§ **WRITTEN REQUEST**
From the passage on the Martin Down Farmer Cluster, copy out word for word the part starting with "The Martin Down Farmer Cluster was" and going on through "chalk downland links.".

§ **PASSAGE TO READ**
• • • •
The Martin Down Farmer Cluster was formed in the Cranborne Chase area of Dorset and Hampshire in 2016 and is one of three Farmer Clusters surrounding Martin Down National Nature Reserve. Together, this ‘supercluster’ cradles the nature reserve, covering an area of 236 km
43 farmers across the three clusters have united in their aim to protect and enhance the iconic and threatened wildlife of Martin Down. Their priorities include turtle dove, hedgehogs, harvest mice, arable flora, bumblebees, soil organic matter and chalk downland links.
Jessica Brooks, the GWCT Biodiversity Advisor who facilitates the Martin Down Farmer Cluster, joined the project in January 2017 and since then has set about designing and deploying a long-term wildlife-monitoring effort to track the cluster’s progress. All 11 farmer members have participated in the monitoring, aided by local residents, skilled volunteers, farm staff and family, and placement students. Over 4,200 species records have been submitted as part of the 2017 baseline surveys.
Thanks to this baseline monitoring, new nesting sites have been found for high-profile declining species such as turtle dove, and new colonies of rare butterflies such as small blue have been identified. Three farms have been newly recognised as of County or National Importance for arable flora. While there were previously no records in the cluster area, harvest mouse nests have been found on every farm. Corn buntings were only recorded on the nature reserve prior to 2017, but surveys revealed 75 new territories on surrounding farmland.
• • • •
§ **MATERIAL**
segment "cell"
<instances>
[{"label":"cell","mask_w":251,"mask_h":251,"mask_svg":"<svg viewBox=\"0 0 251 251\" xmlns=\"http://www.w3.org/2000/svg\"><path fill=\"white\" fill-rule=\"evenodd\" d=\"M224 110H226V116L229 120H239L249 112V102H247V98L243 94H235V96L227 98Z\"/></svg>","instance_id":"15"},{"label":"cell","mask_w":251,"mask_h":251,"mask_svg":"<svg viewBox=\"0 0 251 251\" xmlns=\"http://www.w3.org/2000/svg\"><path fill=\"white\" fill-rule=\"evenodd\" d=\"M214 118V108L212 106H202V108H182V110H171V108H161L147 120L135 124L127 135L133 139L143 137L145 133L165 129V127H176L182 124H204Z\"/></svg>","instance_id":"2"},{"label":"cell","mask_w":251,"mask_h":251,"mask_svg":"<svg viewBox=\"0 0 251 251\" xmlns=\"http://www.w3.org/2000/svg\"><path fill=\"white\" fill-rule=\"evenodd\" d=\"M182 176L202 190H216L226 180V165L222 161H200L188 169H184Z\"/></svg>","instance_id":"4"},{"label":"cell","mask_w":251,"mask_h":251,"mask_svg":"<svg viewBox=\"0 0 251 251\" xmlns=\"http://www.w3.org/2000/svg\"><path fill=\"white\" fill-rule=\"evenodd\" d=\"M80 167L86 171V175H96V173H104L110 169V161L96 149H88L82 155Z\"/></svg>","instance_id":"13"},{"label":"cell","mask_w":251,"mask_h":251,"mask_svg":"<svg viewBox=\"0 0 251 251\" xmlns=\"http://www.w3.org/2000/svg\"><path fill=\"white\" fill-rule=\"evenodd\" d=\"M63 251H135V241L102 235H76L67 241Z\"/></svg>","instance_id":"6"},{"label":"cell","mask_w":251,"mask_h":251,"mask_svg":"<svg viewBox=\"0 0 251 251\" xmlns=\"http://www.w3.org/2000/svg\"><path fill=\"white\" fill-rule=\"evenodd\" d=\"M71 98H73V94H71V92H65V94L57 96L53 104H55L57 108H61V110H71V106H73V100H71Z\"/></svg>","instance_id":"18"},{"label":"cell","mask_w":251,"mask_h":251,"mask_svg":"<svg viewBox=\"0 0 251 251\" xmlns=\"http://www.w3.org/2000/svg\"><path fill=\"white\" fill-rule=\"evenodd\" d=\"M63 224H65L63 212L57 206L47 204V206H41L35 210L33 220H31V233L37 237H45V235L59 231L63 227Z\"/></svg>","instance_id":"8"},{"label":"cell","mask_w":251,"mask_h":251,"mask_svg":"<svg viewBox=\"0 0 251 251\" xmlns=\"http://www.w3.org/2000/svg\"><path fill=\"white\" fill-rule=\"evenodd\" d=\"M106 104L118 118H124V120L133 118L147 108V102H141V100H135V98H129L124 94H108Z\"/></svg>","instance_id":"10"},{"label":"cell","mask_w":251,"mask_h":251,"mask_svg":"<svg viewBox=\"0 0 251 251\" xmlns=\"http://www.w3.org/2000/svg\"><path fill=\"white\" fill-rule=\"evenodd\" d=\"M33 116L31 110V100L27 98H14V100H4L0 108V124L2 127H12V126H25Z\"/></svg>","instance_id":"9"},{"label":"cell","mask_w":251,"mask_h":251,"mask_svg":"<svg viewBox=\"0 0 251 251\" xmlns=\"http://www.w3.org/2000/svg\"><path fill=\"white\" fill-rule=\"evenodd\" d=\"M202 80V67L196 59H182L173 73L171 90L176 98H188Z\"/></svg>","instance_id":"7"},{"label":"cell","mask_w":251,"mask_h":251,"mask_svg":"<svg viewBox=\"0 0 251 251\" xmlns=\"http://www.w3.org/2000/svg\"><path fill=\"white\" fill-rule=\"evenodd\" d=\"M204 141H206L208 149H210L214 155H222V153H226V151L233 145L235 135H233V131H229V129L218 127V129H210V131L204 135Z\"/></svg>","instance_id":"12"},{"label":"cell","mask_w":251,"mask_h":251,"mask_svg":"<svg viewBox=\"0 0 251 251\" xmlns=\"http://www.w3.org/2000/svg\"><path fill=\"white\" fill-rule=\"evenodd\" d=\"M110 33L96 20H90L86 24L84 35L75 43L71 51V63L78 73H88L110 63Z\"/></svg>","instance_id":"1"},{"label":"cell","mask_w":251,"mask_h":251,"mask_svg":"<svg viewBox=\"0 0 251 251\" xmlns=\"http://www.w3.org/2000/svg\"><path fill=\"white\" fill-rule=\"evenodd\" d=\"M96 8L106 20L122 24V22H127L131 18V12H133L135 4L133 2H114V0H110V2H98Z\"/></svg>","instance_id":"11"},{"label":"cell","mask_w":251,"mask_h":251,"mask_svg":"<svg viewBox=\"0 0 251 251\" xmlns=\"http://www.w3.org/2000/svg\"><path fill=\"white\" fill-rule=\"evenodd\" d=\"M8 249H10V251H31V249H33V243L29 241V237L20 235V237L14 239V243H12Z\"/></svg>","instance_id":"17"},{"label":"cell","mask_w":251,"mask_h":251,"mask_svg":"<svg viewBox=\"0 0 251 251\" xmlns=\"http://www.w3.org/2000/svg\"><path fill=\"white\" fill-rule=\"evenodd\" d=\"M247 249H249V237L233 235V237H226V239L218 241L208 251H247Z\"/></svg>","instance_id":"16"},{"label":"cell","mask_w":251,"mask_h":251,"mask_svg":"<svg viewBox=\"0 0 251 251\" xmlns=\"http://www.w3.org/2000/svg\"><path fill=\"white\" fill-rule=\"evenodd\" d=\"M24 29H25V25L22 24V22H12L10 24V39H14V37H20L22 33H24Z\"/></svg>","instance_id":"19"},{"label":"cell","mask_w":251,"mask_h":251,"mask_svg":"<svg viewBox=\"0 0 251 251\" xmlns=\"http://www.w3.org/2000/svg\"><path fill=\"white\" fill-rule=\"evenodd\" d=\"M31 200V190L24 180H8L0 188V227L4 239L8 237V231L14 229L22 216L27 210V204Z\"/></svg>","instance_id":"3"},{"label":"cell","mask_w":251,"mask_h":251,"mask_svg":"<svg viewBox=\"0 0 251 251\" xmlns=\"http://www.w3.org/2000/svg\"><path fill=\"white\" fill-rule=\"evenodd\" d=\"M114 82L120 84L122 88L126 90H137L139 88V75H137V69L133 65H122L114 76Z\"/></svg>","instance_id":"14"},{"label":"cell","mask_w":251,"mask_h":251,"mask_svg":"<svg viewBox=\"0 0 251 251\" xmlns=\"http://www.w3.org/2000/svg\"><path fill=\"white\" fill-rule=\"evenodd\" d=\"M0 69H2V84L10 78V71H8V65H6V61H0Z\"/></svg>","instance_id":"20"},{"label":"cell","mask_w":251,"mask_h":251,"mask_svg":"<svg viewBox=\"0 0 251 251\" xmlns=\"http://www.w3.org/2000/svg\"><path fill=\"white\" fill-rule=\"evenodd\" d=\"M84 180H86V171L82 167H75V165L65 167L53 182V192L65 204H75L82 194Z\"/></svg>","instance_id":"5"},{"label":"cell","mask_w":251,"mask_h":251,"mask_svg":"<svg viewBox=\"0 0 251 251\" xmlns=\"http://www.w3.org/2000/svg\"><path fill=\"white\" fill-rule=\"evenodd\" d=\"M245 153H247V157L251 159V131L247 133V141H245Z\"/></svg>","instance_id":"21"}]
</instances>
• • • •
§ **REPLY TO THE EXERCISE**
The Martin Down Farmer Cluster was formed in the Cranborne Chase area of Dorset and Hampshire in 2016 and is one of three Farmer Clusters surrounding Martin Down National Nature Reserve. Together, this ‘supercluster’ cradles the nature reserve, covering an area of 236 km
43 farmers across the three clusters have united in their aim to protect and enhance the iconic and threatened wildlife of Martin Down. Their priorities include turtle dove, hedgehogs, harvest mice, arable flora, bumblebees, soil organic matter and chalk downland links.